An unchanged copy of each entry below is needed; keep the pictures out of it.
(Beginning of Records provided)
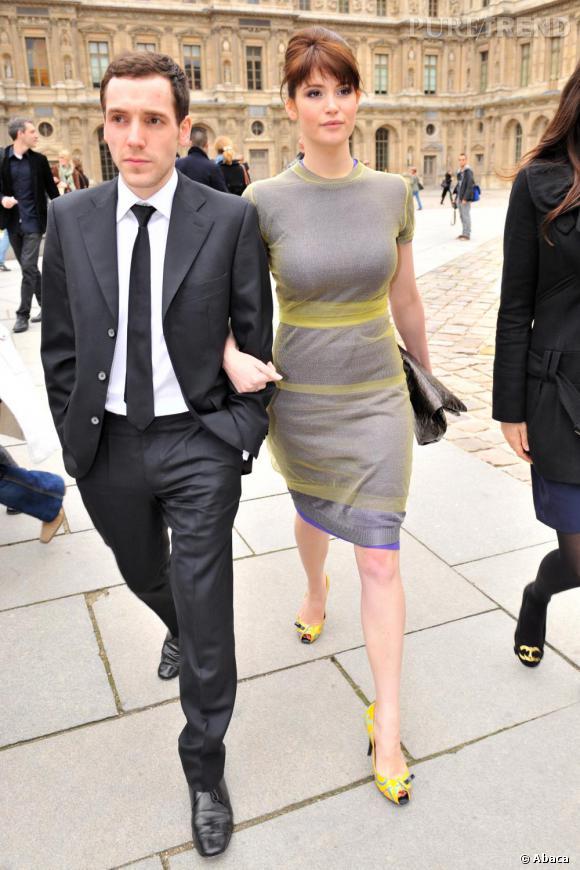 Pour le show Louis Vuitton en 2008, Gemma se transforme en trend-setteuse avec une robe résolument futuriste. La forme et la couleur ne la flattent cependant pas vraiment.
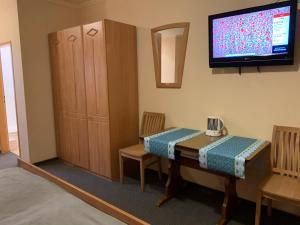 A television and/or entertainment center at Garni Hotel Viktoria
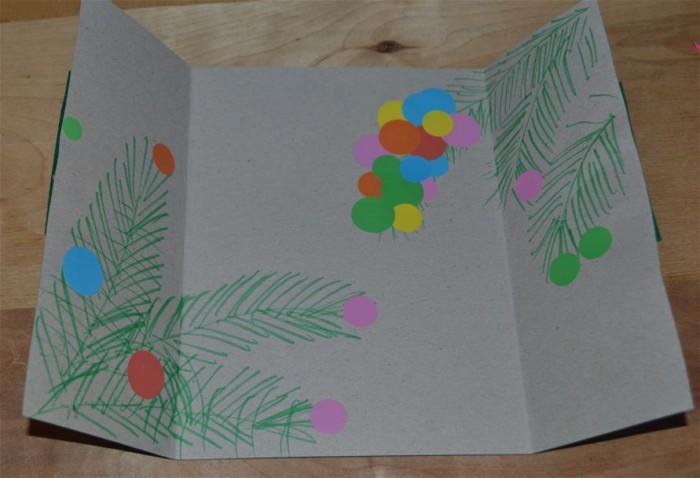 Дитяча новорічна листівка з картону і фетру своїми руками
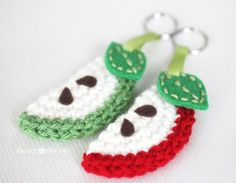 Repeat Crafter Me: Crochet Apple Slice Keychain Tutorial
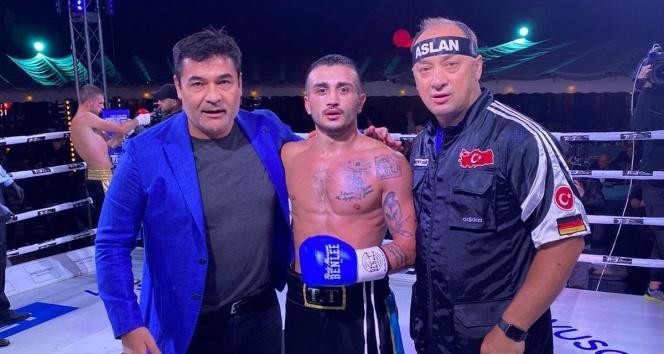 Ukraynalı boksörün 8 maçlık serisini Volkan Gökçek bitirdi
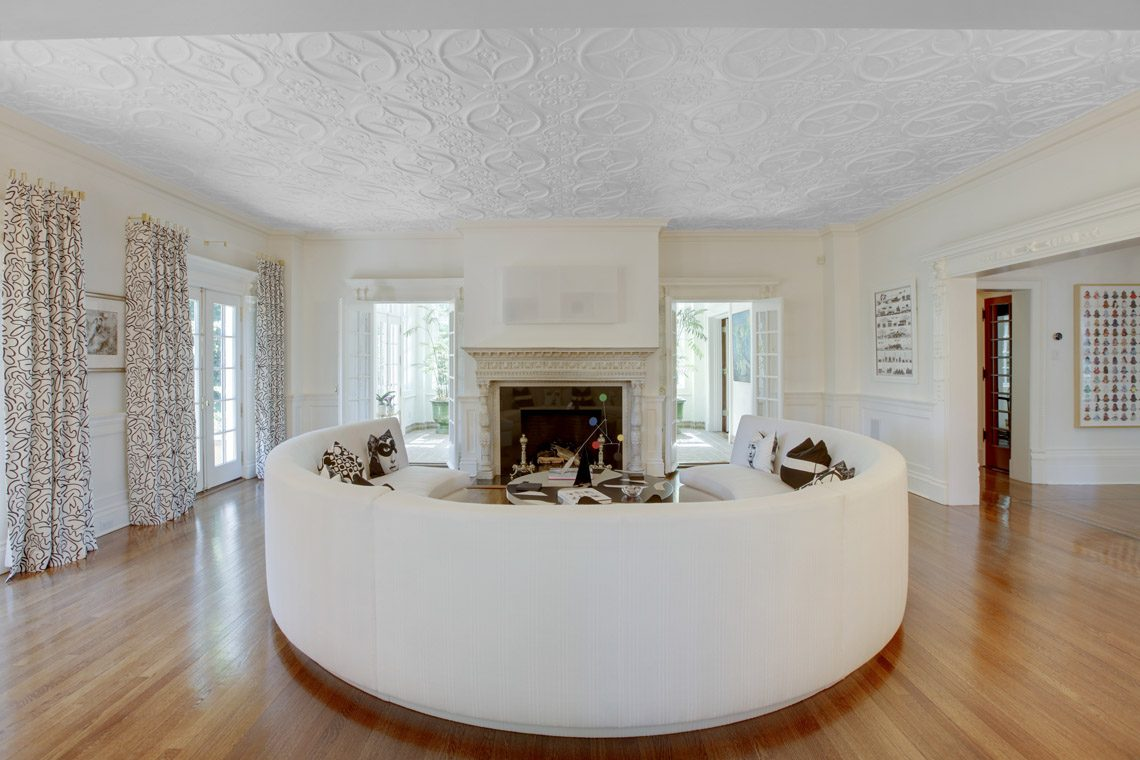6 – 2 Jefferson Avenue – Living Room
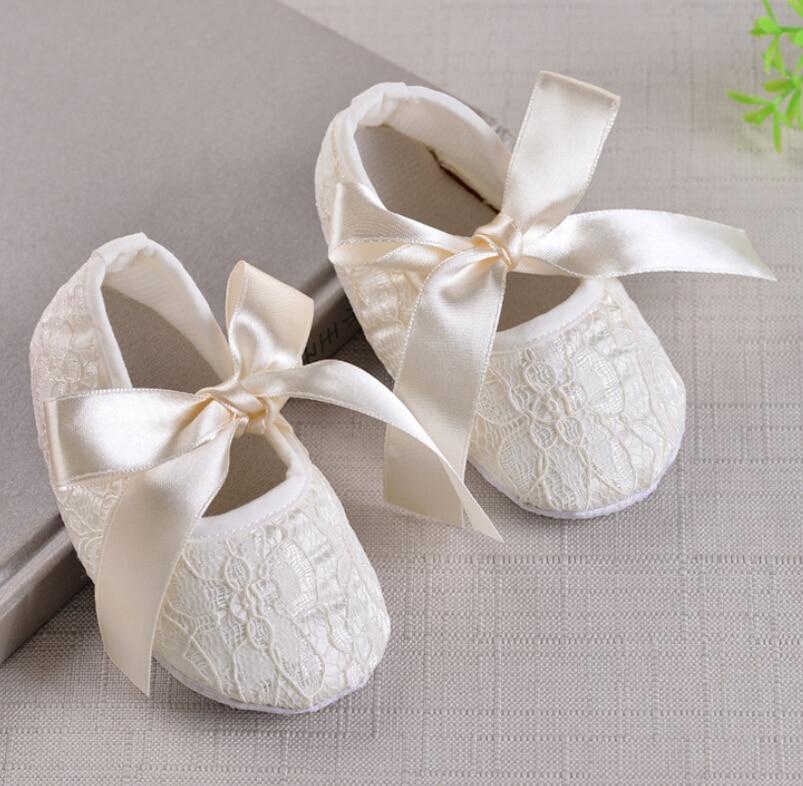 Newborn Baby Girl Crib Shoes Princess Lace Flower Bowknot Soft Sole Sneaker Prewalker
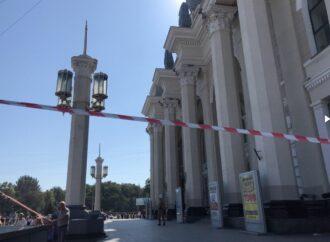 Минирование: в Одессе эвакуируют людей с ж/д вокзала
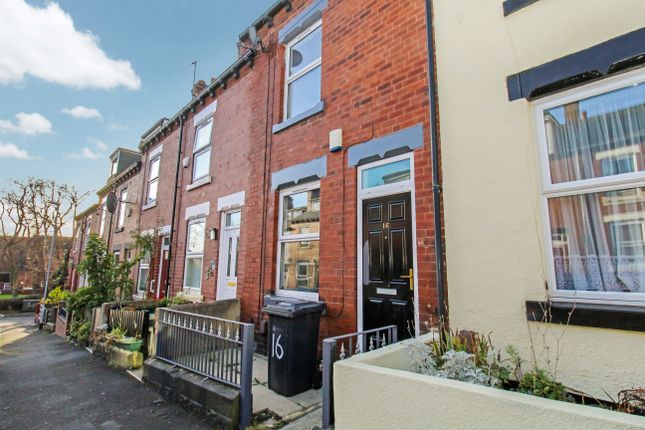 4 bed terraced house to rent in Carberry Place, Hyde Park, Leeds LS6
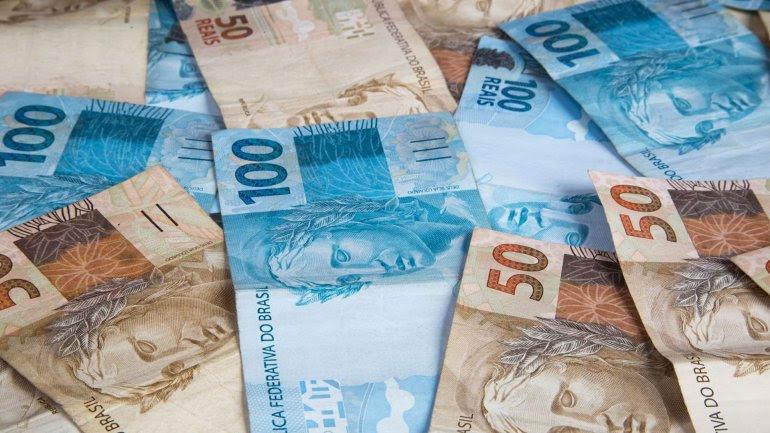 En la última sesión del mercado bursátil en 2015 la moneda brasileña retrocedió un 1,75%ante el dólar, divisa que terminó el año negociada a3,947reales para lacompray3,948reales para laventa.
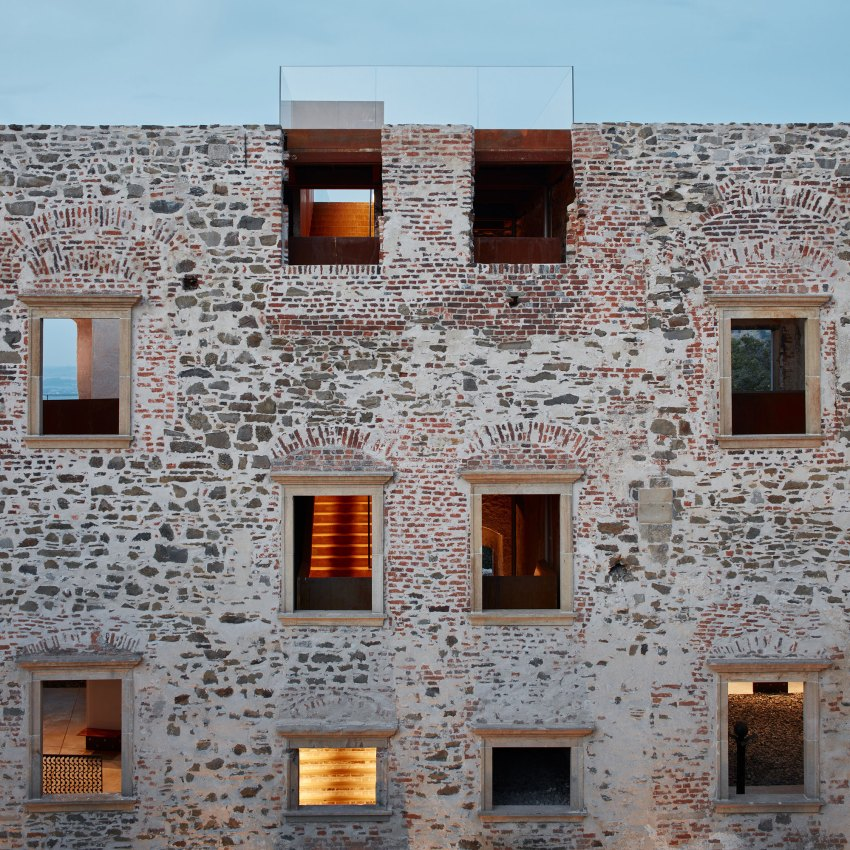 Daylight facade - Helfštýn Castle Palace Reconstruction / Atelier-r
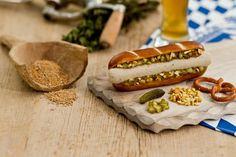 Weißwurst mal anders: Den BavariaDog gibts in der Laugenstange, ohne Haut und auf Wunsch mit Gurkenrelish oder Meerrettich. Foto: ho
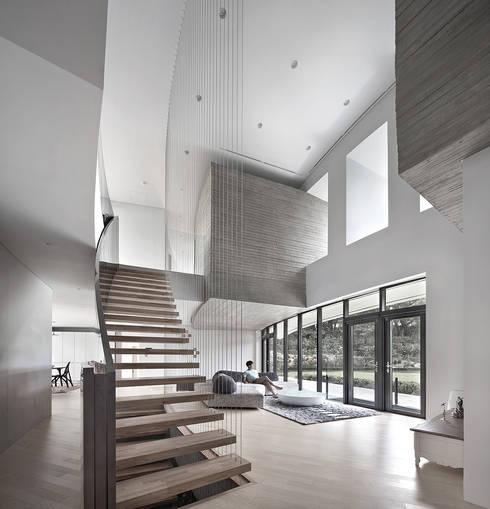 Salas de estar  por 아키텍케이 건축사사무소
(End of Records provided)
▸ **Result of this exercise**
 Pour le show Louis Vuitton en 2008, Gemma se transforme en trend-setteuse avec une robe résolument futuriste. La forme et la couleur ne la flattent cependant pas vraiment.
 A television and/or entertainment center at Garni Hotel Viktoria
 Дитяча новорічна листівка з картону і фетру своїми руками
 Repeat Crafter Me: Crochet Apple Slice Keychain Tutorial
 Ukraynalı boksörün 8 maçlık serisini Volkan Gökçek bitirdi
6 – 2 Jefferson Avenue – Living Room
 Newborn Baby Girl Crib Shoes Princess Lace Flower Bowknot Soft Sole Sneaker Prewalker
 Минирование: в Одессе эвакуируют людей с ж/д вокзала
 4 bed terraced house to rent in Carberry Place, Hyde Park, Leeds LS6
 En la última sesión del mercado bursátil en 2015 la moneda brasileña retrocedió un 1,75%ante el dólar, divisa que terminó el año negociada a3,947reales para lacompray3,948reales para laventa.
 Daylight facade - Helfštýn Castle Palace Reconstruction / Atelier-r
 Weißwurst mal anders: Den BavariaDog gibts in der Laugenstange, ohne Haut und auf Wunsch mit Gurkenrelish oder Meerrettich. Foto: ho
 Salas de estar  por 아키텍케이 건축사사무소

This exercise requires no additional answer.